But its not so simple. Take in mind i can change torque to anything i want using gears. I could apply a gearing that would make from 100 Nm of torque at engine a 50000 Nm of torque at wheels. That can't mean i could accelerate fast as hell, there is no free energy
You can get a very high acceleration that way, limited only because if you apply enough torque, something will break. However, a very high acceleration doesn't mean a very high final speed, not unless you can keep applying the torque for long enough to build up the speed.
Suppose you have an engine that delivers 100 Nm of torque at the crankshaft when operating at 6000 RPM at full throttle. You can gear it down to deliver 50000 Nm at the wheels, but then the wheels will only be turning at 12 RPM; for reasonable-sized wheels with a circumference of two meters that's about 1.4 km/hr. That's a bulldozer, something that can pull very hard but doesn't cover a lot of ground.

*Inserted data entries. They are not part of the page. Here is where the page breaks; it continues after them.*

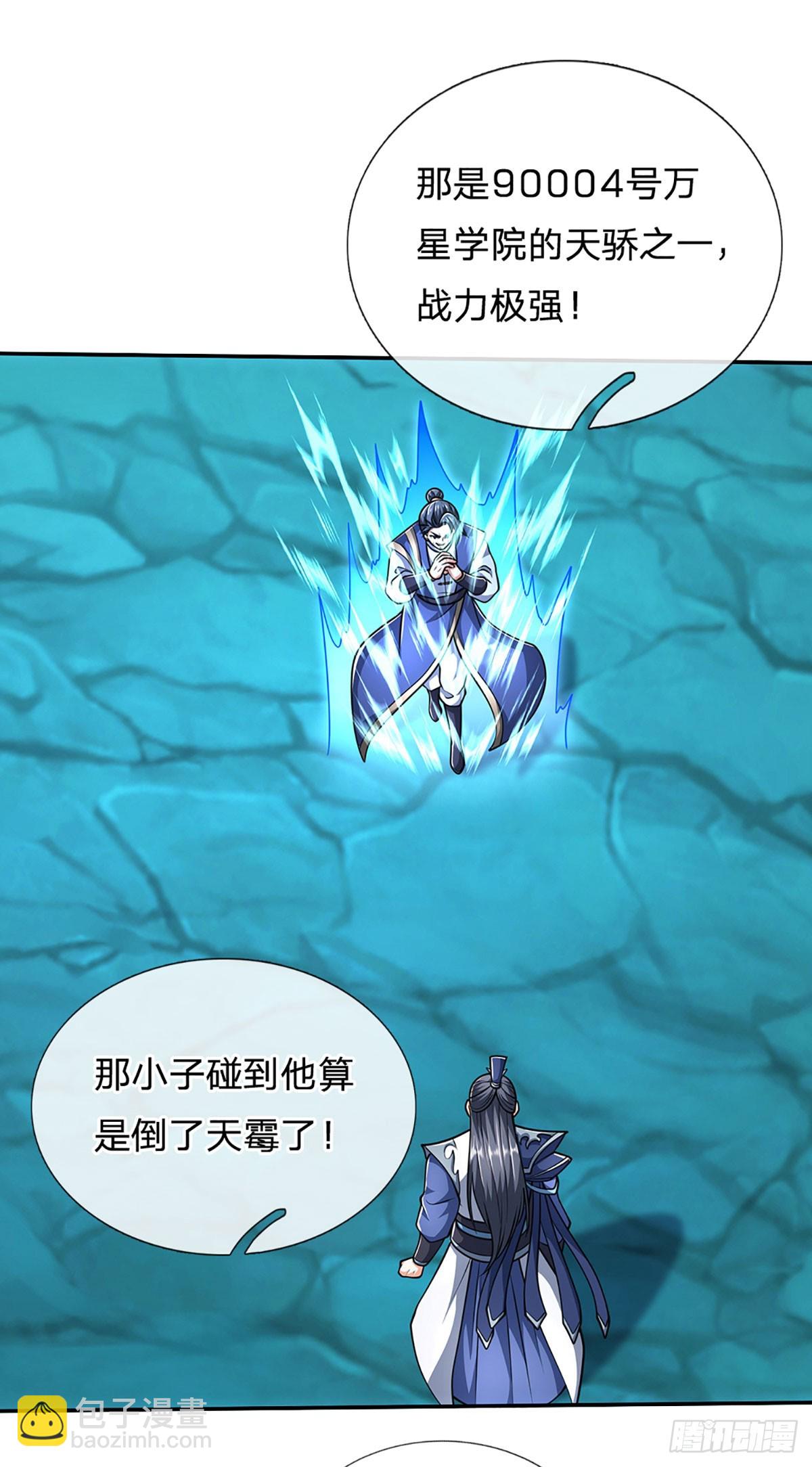 第163话 抱歉，来晚了！-第163话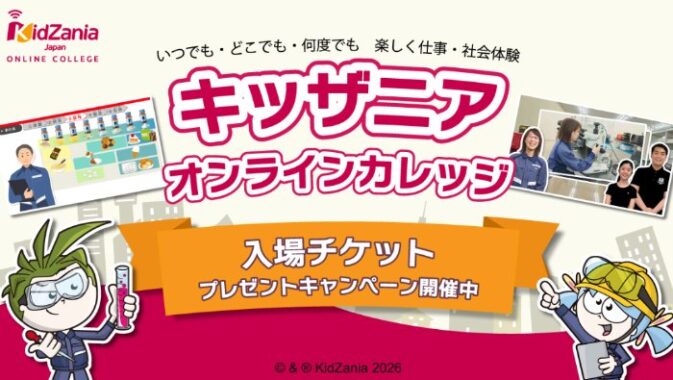 10名様にキッザニア入場チケットが当たる感想投稿キャンペーン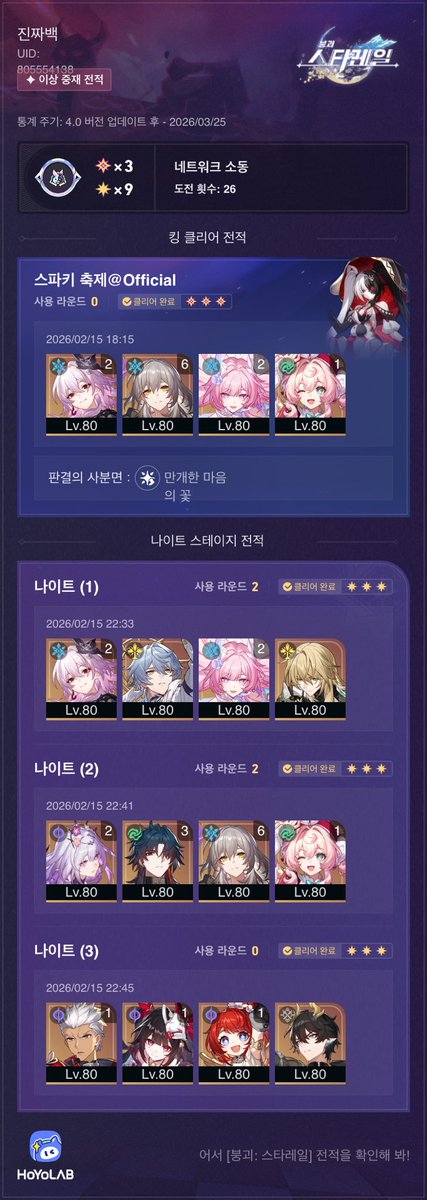 아아… 나를 이상중재 9별클 오너.. 라고 불러줄래?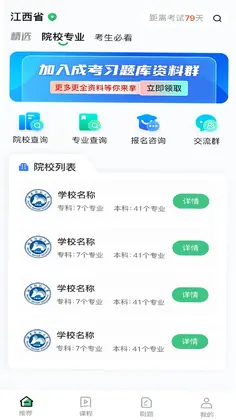 成人高考网校预览图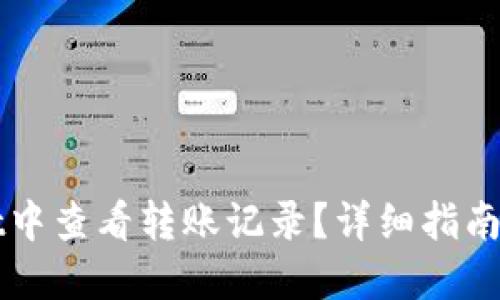 如何在TPWallet中查看转账记录？详细指南及相关问题解答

If it's light enough, its zero-to-1.4 acceleration will be pretty impressive. But if you want to use that impressive acceleration to win a drag race you'll need to either find a way of getting the motor to deliver the same torque at much higher rev rates (there's a reason why Formula 1 engines do more than 15000 RPM, and aircraft turbines spin even faster) or get the motor to deliver more torque at 6000 RPM so that you can get the same impressive acceleration with less aggressive gearing. Either way, you're asking the motor to generate more power (the product of torque and revs per unit time).